Crise das memórias trava planos da Nothing
A forte procura por soluções ligadas à inteligência artificial fez com que os preços da memória DRAM e da tecnologia NAND Flash disparassem, chegando a custar três a quatro vezes mais do que no ano passado. Akis Evangelidis, cofundador da Nothing, confirmou que a memória passou a ser o componente mais dispendioso do dispositivo. Mesmo que a marca pretendesse manter a sua linha de equipamentos económicos, torna-se impossível lançar um novo modelo competitivo sem inflacionar o preço final para o consumidor.

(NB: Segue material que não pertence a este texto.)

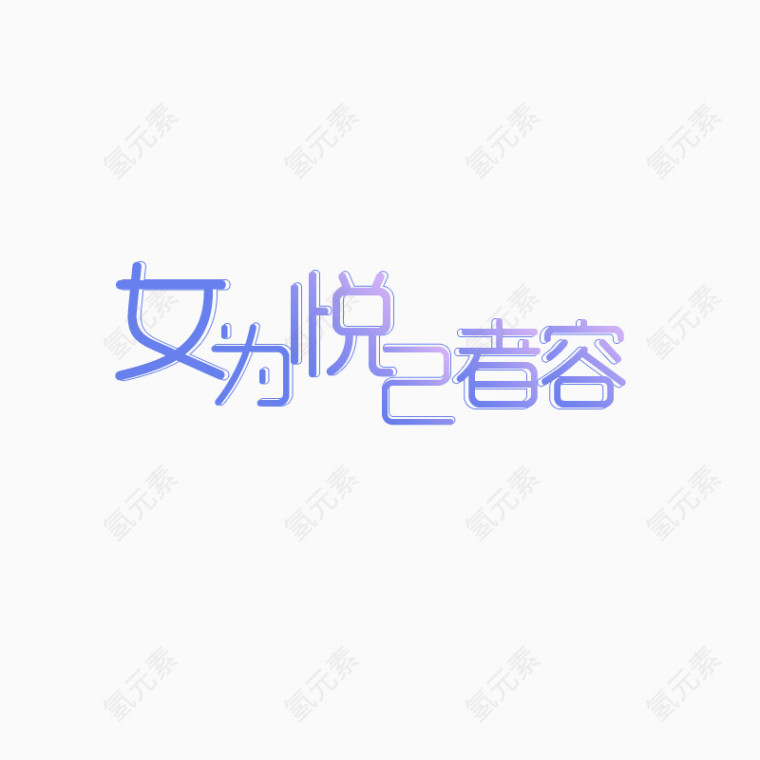 艺术字女为悦己者容 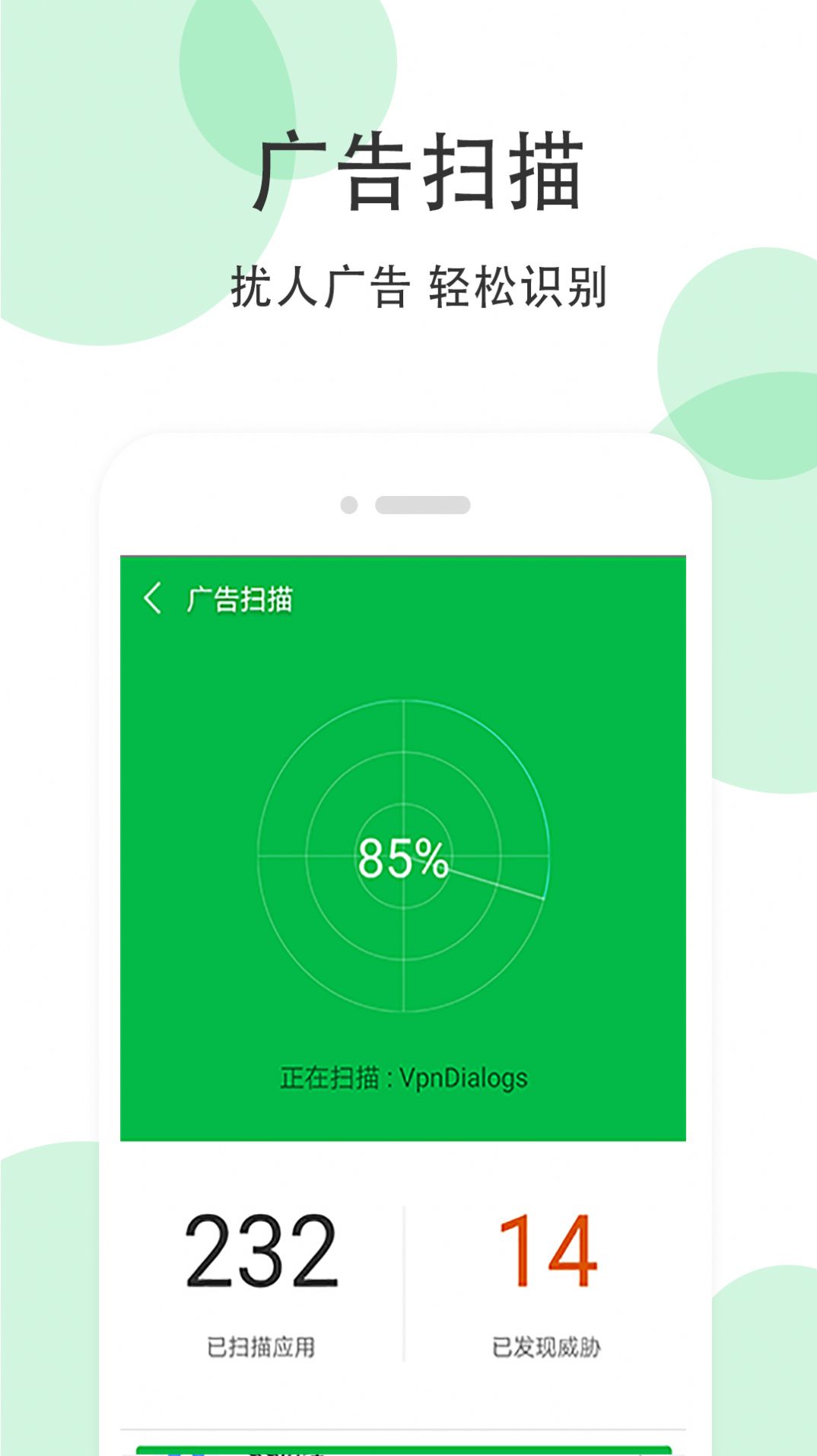 全能超级清理管家2022手机软件app截图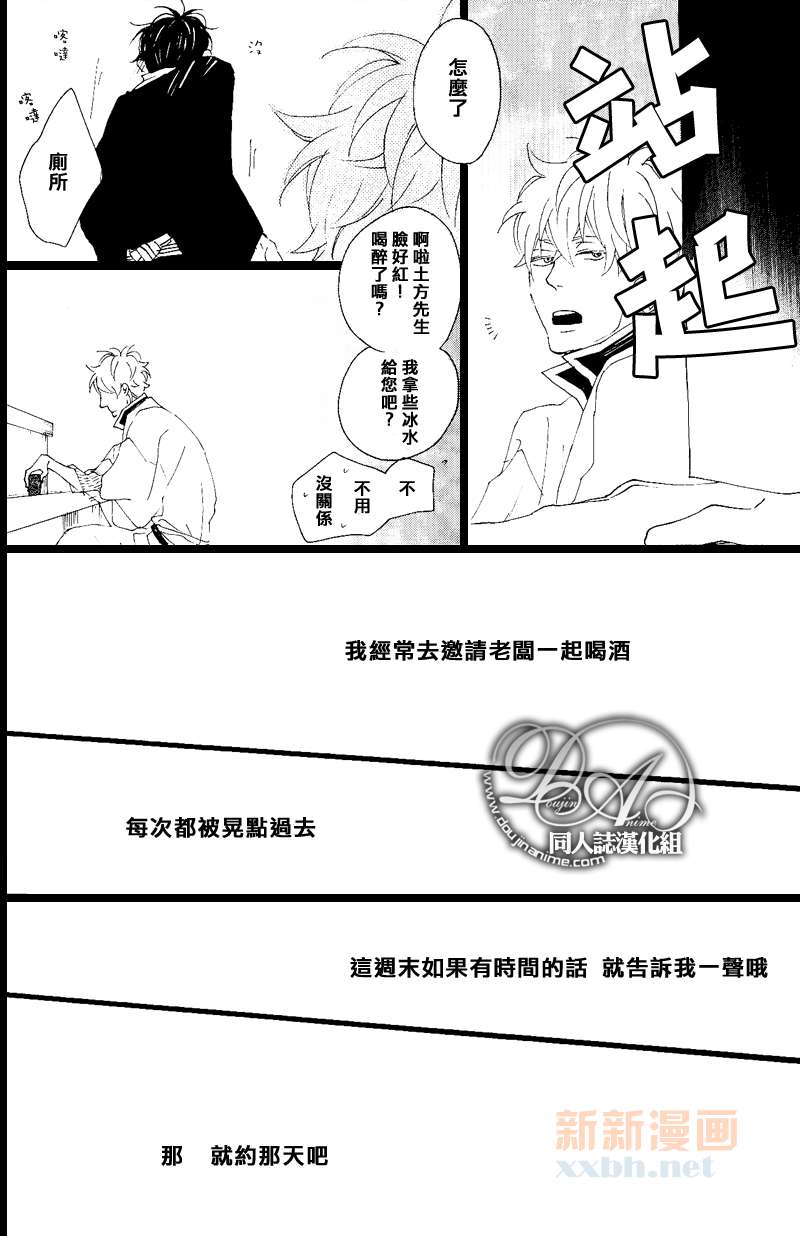 《十六夜的月》漫画最新章节 第1卷 免费下拉式在线观看章节第【119】张图片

Esta crise de componentes já se faz sentir no mercado global, afetando não só os computadores e consolas, mas também o segmento dos telemóveis inteligentes de gama média e de entrada.
O sucesso da marca e o stock esgotado
A estratégia da Nothing com a insígnia CMF baseava-se em oferecer designs minimalistas com especificações equilibradas a valores bastante contidos. O CMF Phone 2 Pro, lançado em abril de 2025 por um preço de referência de 249 dólares (cerca de 230 euros numa conversão direta, sem contar com os devidos ajustes de impostos para o território português), encontra-se atualmente esgotado nas lojas.
Esse dispositivo contava com um processador Dimensity 7300 Pro, ecrã de 6,77 polegadas Full HD+, câmara de 50 MP com sensor telefoto e uma bateria de 5.000 mAh. Para já, quem quiser um equipamento desta linha terá de se contentar com as versões anteriores, uma vez que a empresa não pretende avançar para uma nova geração enquanto os preços dos componentes se mantiverem nestes patamares astronómicos.